### [GOAL]
Copy out the data below verbatim.

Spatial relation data
==*==

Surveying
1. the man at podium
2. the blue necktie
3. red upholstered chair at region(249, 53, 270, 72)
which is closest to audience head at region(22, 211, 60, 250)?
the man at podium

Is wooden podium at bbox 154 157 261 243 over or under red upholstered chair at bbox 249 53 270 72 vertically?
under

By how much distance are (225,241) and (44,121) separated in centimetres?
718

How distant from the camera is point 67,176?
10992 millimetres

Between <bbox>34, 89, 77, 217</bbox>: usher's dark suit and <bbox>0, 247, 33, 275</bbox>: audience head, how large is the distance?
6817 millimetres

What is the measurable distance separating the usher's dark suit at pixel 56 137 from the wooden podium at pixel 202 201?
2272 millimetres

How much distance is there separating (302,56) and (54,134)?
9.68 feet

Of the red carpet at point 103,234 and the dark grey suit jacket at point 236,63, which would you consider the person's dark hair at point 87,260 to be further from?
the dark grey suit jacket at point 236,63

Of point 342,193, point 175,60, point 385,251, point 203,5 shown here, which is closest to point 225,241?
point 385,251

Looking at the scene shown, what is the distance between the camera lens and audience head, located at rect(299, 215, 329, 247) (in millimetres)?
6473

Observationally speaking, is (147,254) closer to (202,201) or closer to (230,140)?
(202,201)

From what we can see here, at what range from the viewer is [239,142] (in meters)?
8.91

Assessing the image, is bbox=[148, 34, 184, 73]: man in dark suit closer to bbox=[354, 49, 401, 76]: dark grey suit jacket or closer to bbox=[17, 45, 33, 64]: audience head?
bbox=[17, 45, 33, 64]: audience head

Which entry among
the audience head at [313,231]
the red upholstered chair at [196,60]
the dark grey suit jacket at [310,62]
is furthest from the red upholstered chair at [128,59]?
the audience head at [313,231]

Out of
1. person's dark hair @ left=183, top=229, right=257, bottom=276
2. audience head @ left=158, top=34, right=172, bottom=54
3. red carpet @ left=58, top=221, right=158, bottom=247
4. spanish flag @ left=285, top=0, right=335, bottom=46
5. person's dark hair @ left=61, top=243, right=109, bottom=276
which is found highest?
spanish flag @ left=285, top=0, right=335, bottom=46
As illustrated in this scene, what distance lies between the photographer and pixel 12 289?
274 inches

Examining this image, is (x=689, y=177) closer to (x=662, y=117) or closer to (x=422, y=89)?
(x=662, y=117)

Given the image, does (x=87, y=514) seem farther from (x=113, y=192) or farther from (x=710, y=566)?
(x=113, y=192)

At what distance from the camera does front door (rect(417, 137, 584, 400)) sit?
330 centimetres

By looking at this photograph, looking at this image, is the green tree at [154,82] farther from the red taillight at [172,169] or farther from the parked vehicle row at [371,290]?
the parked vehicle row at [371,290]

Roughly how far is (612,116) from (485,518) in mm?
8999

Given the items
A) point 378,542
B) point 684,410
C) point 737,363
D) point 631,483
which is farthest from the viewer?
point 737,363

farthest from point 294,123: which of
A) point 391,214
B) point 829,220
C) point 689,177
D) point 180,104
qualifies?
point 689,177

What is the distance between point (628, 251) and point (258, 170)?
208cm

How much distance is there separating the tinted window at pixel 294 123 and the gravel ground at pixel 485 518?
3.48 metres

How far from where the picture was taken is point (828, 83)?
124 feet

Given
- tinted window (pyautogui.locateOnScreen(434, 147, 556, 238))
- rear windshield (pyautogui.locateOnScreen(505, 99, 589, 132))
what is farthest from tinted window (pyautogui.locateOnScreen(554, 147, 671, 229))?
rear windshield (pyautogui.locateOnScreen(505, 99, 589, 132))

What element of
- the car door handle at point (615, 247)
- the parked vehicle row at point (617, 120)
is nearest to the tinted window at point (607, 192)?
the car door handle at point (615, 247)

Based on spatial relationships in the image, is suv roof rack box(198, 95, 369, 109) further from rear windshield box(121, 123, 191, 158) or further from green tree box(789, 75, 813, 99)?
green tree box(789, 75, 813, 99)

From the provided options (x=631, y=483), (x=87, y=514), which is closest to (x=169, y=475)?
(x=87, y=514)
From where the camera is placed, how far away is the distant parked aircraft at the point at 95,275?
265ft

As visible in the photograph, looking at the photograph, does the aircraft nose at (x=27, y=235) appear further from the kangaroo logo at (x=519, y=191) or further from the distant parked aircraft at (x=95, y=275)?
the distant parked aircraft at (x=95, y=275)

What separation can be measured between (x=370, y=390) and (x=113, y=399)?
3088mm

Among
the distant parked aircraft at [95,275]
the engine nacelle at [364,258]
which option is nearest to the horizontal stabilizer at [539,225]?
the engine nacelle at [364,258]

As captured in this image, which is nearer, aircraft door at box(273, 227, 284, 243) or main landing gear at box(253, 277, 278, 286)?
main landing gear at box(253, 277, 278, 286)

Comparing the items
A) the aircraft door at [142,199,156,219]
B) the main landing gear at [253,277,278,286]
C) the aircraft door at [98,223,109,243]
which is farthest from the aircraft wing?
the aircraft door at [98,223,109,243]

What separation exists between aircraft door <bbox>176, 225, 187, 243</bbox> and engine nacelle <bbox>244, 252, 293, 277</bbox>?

==*==

### [IN RESPONSE]
Surveying
1. the man at podium
2. the blue necktie
3. red upholstered chair at region(249, 53, 270, 72)
which is closest to audience head at region(22, 211, 60, 250)?
the man at podium

Is wooden podium at bbox 154 157 261 243 over or under red upholstered chair at bbox 249 53 270 72 vertically?
under

By how much distance are (225,241) and (44,121) separated in centimetres?
718

How distant from the camera is point 67,176?
10992 millimetres

Between <bbox>34, 89, 77, 217</bbox>: usher's dark suit and <bbox>0, 247, 33, 275</bbox>: audience head, how large is the distance?
6817 millimetres

What is the measurable distance separating the usher's dark suit at pixel 56 137 from the wooden podium at pixel 202 201?
2272 millimetres

How much distance is there separating (302,56) and (54,134)?
9.68 feet

Of the red carpet at point 103,234 and the dark grey suit jacket at point 236,63, which would you consider the person's dark hair at point 87,260 to be further from?
the dark grey suit jacket at point 236,63

Of point 342,193, point 175,60, point 385,251, point 203,5 shown here, which is closest to point 225,241?
point 385,251

Looking at the scene shown, what is the distance between the camera lens and audience head, located at rect(299, 215, 329, 247) (in millimetres)?
6473

Observationally speaking, is (147,254) closer to (202,201) or closer to (230,140)?
(202,201)

From what we can see here, at what range from the viewer is [239,142] (in meters)?
8.91

Assessing the image, is bbox=[148, 34, 184, 73]: man in dark suit closer to bbox=[354, 49, 401, 76]: dark grey suit jacket or closer to bbox=[17, 45, 33, 64]: audience head?
bbox=[17, 45, 33, 64]: audience head

Which entry among
the audience head at [313,231]
the red upholstered chair at [196,60]
the dark grey suit jacket at [310,62]
is furthest from the red upholstered chair at [128,59]?
the audience head at [313,231]

Out of
1. person's dark hair @ left=183, top=229, right=257, bottom=276
2. audience head @ left=158, top=34, right=172, bottom=54
3. red carpet @ left=58, top=221, right=158, bottom=247
4. spanish flag @ left=285, top=0, right=335, bottom=46
5. person's dark hair @ left=61, top=243, right=109, bottom=276
which is found highest?
spanish flag @ left=285, top=0, right=335, bottom=46
As illustrated in this scene, what distance lies between the photographer and pixel 12 289?
274 inches

Examining this image, is (x=689, y=177) closer to (x=662, y=117) or closer to (x=422, y=89)?
(x=662, y=117)

Given the image, does (x=87, y=514) seem farther from (x=113, y=192) or farther from (x=710, y=566)?
(x=113, y=192)

At what distance from the camera does front door (rect(417, 137, 584, 400)) sit?
330 centimetres

By looking at this photograph, looking at this image, is the green tree at [154,82] farther from the red taillight at [172,169] or farther from the parked vehicle row at [371,290]?
the parked vehicle row at [371,290]

Roughly how far is (612,116) from (485,518) in mm?
8999

Given the items
A) point 378,542
B) point 684,410
C) point 737,363
D) point 631,483
which is farthest from the viewer?
point 737,363

farthest from point 294,123: which of
A) point 391,214
B) point 829,220
C) point 689,177
D) point 180,104
qualifies?
point 689,177

What is the distance between point (628, 251) and point (258, 170)?
208cm

How much distance is there separating the tinted window at pixel 294 123 and the gravel ground at pixel 485 518?
3.48 metres

How far from where the picture was taken is point (828, 83)?
124 feet

Given
- tinted window (pyautogui.locateOnScreen(434, 147, 556, 238))
- rear windshield (pyautogui.locateOnScreen(505, 99, 589, 132))
what is farthest from tinted window (pyautogui.locateOnScreen(554, 147, 671, 229))?
rear windshield (pyautogui.locateOnScreen(505, 99, 589, 132))

What element of
- the car door handle at point (615, 247)
- the parked vehicle row at point (617, 120)
is nearest to the tinted window at point (607, 192)?
the car door handle at point (615, 247)

Based on spatial relationships in the image, is suv roof rack box(198, 95, 369, 109) further from rear windshield box(121, 123, 191, 158) or further from green tree box(789, 75, 813, 99)?
green tree box(789, 75, 813, 99)

From the provided options (x=631, y=483), (x=87, y=514), which is closest to (x=169, y=475)?
(x=87, y=514)
From where the camera is placed, how far away is the distant parked aircraft at the point at 95,275?
265ft

As visible in the photograph, looking at the photograph, does the aircraft nose at (x=27, y=235) appear further from the kangaroo logo at (x=519, y=191) or further from the distant parked aircraft at (x=95, y=275)?
the distant parked aircraft at (x=95, y=275)

What separation can be measured between (x=370, y=390) and (x=113, y=399)?
3088mm

Among
the distant parked aircraft at [95,275]
the engine nacelle at [364,258]
which option is nearest to the horizontal stabilizer at [539,225]?
the engine nacelle at [364,258]

As captured in this image, which is nearer, aircraft door at box(273, 227, 284, 243) or main landing gear at box(253, 277, 278, 286)?
main landing gear at box(253, 277, 278, 286)

Comparing the items
A) the aircraft door at [142,199,156,219]
B) the main landing gear at [253,277,278,286]
C) the aircraft door at [98,223,109,243]
which is farthest from the aircraft wing?
the aircraft door at [98,223,109,243]

What separation exists between aircraft door <bbox>176, 225, 187, 243</bbox> and engine nacelle <bbox>244, 252, 293, 277</bbox>?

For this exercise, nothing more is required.